The noise of the butter-churn stopped, and clogs clattered on a stone floor, and through the passage leading from the dairy came a tall young woman, with her sleeves rolled to her elbows, and her cheeks very pink from turning the handle of the churn.

“And how are you, Miss Peggy?” she said.

“Very well, thank you,” said Peggy. “These are our friends. This is Titty. This is Roger. They’ve both been shipwrecked.”

“In the same ship,” said Roger. “We swam ashore.”

“Well, my dear,” said Mrs. Swainson to Titty, “what do you think of my youngest grandchild?”

Mary Swainson laughed.

“That’s the question she always asks,” she said.

“I think she’s very nice,” said Titty.

“That shows you’ve got good taste,” said old Mr. Swainson. “And that reminds me. There’s a rare good song about that. . . .”

“Never mind the song,” said Mrs. Swainson. “Have you got any of this morning’s milk, Mary? The cows won’t be in for a while yet.”

“You come along with me,” said Mary, “while I get you some. Nothing’ll stop grandad from singing if there’s strangers about.”

“But I liked his song,” said Roger.

The old man slapped his knee and laughed till there were tears on his red cheeks.

“You and me would get on champion together,” he said, and laughed and laughed again.

But Mary Swainson swept them all out of the kitchen, across the passage and into the dairy.

“One of you keep turning that handle,” she said, “while I rinse the can out for you.

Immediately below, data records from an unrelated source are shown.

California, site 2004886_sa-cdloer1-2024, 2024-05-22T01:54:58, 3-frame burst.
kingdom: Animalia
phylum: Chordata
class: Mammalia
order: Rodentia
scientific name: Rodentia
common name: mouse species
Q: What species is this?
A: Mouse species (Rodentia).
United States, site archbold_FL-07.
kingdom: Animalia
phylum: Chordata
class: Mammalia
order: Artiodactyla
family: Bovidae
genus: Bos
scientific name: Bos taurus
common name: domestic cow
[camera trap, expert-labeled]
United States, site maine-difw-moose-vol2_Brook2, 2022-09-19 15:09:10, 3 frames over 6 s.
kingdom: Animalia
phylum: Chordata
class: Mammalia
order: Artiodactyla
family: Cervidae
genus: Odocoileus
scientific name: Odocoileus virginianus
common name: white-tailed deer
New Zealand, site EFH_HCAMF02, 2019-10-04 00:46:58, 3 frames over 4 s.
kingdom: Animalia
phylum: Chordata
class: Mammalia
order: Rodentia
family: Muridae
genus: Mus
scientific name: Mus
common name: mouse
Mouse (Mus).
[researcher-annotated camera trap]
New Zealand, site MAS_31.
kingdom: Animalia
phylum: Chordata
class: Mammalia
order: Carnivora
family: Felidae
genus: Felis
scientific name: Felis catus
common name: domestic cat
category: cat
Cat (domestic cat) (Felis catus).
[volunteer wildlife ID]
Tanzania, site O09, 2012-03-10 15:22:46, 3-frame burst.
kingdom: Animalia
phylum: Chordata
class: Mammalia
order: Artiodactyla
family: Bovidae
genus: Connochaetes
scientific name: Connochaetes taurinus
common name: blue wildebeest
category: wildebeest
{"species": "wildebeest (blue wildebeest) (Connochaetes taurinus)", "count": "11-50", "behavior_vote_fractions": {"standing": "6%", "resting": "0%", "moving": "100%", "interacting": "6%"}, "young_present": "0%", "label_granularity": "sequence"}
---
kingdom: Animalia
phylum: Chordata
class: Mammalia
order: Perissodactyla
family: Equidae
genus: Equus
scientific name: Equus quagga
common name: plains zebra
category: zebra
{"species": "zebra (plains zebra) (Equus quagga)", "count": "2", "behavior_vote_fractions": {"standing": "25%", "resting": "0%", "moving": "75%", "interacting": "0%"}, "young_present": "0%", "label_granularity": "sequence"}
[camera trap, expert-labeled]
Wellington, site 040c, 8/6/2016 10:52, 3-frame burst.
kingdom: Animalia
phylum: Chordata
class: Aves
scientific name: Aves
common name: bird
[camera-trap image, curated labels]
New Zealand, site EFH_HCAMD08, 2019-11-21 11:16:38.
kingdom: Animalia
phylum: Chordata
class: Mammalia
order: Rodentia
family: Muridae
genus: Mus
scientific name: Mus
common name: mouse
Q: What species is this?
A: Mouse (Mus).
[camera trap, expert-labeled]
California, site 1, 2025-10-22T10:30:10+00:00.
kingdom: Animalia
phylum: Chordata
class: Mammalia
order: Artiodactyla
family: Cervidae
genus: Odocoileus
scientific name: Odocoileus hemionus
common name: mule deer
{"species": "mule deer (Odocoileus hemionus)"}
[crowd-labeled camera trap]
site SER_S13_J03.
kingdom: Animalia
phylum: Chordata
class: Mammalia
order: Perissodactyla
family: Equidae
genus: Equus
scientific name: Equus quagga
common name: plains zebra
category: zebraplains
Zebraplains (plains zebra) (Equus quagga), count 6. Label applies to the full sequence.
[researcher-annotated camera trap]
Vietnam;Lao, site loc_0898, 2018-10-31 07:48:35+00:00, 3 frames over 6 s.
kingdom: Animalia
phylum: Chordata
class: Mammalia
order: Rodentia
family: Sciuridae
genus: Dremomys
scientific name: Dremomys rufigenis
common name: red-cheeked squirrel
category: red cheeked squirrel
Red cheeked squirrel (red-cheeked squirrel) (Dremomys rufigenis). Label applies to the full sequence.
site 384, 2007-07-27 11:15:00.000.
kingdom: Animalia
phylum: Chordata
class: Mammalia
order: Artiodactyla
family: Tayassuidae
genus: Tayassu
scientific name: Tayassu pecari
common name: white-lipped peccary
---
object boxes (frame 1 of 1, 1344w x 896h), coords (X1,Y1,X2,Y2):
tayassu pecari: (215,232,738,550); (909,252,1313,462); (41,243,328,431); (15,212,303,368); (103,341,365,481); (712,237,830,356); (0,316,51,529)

You mustn’t stop the churn when the butter’s in the way of coming. If we were to stay and let grandad start singing it would be black night and the milk would be sour before ever you got away.”

So they took turns at the butter churn while Mary Swainson washed out the can and filled it from a huge brown earthenware bowl.

“You come and see us again, my dears,” said old Mrs. Swainson, as Mary hurried them through the kitchen on the way out.

“We’d like to, very much,” said Titty.

“And you and me’ll sing songs,” said the old man, winking at Roger, and screwing up one eye so that it disappeared altogether under his white bushy eyebrow.